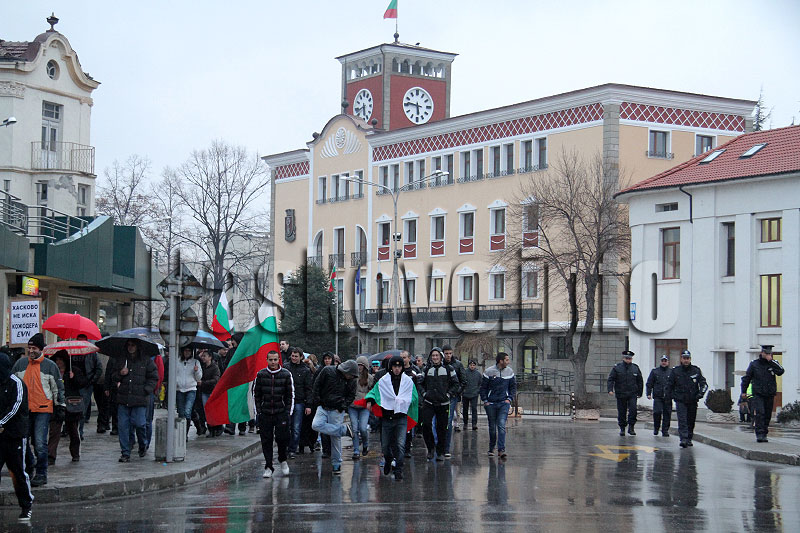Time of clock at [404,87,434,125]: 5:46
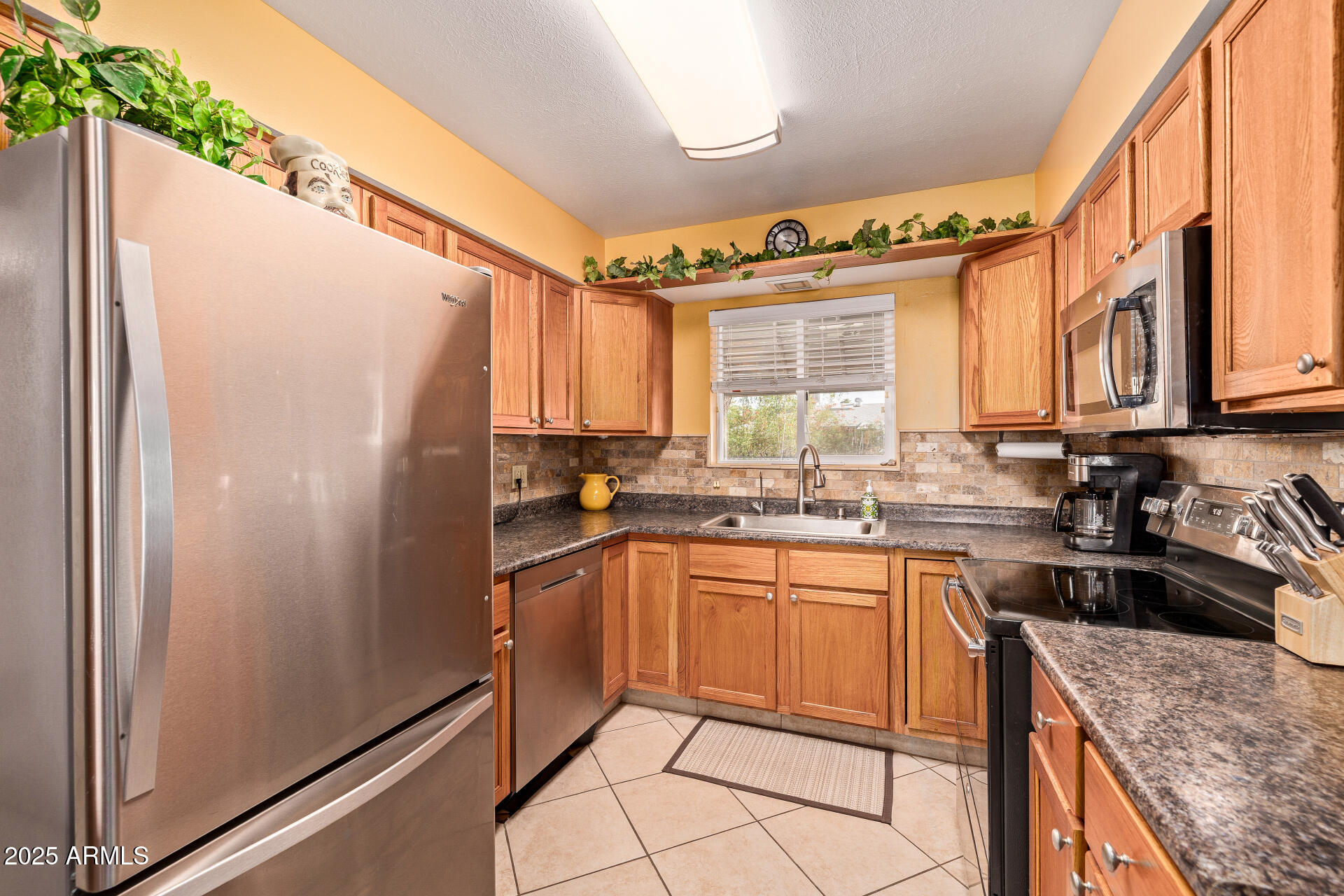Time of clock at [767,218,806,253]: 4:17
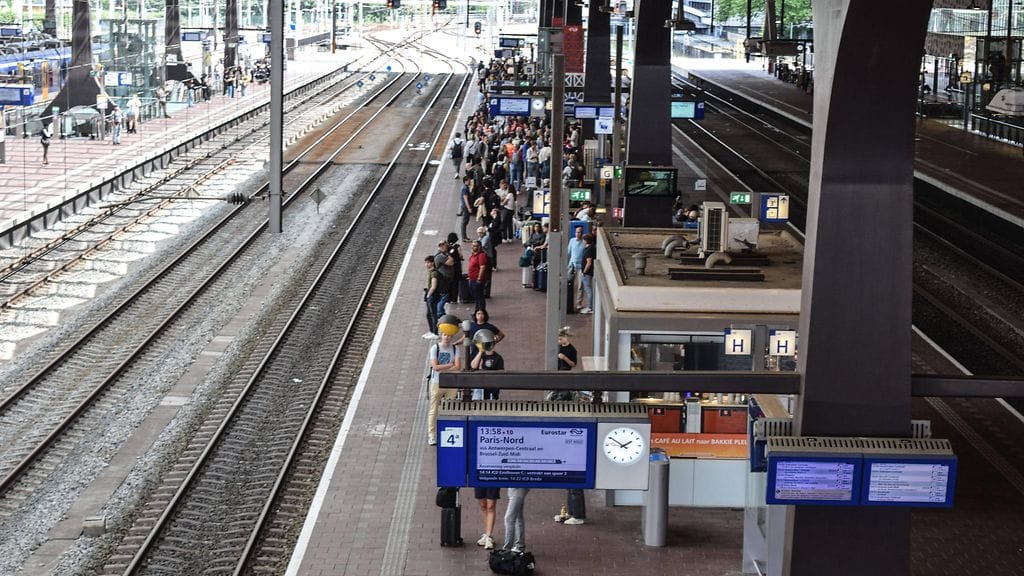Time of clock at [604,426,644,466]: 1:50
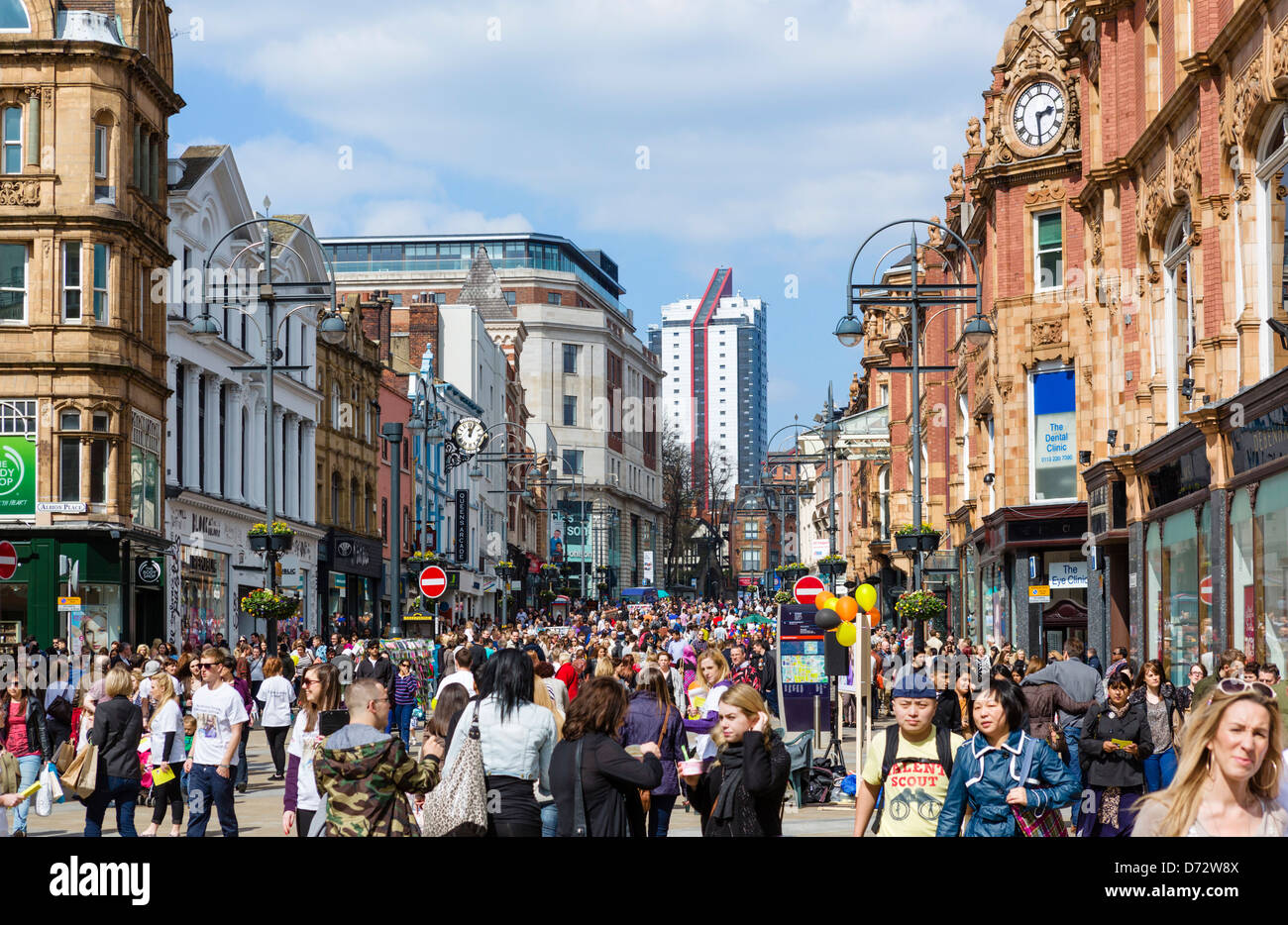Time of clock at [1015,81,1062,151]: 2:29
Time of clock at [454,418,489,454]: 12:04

TASK => Rewrite the records, substituting "watch" for every "clock" and changing nothing else. Leave the pictures out.

THE RESULT =>
Time of watch at [404,87,434,125]: 5:46
Time of watch at [767,218,806,253]: 4:17
Time of watch at [604,426,644,466]: 1:50
Time of watch at [1015,81,1062,151]: 2:29
Time of watch at [454,418,489,454]: 12:04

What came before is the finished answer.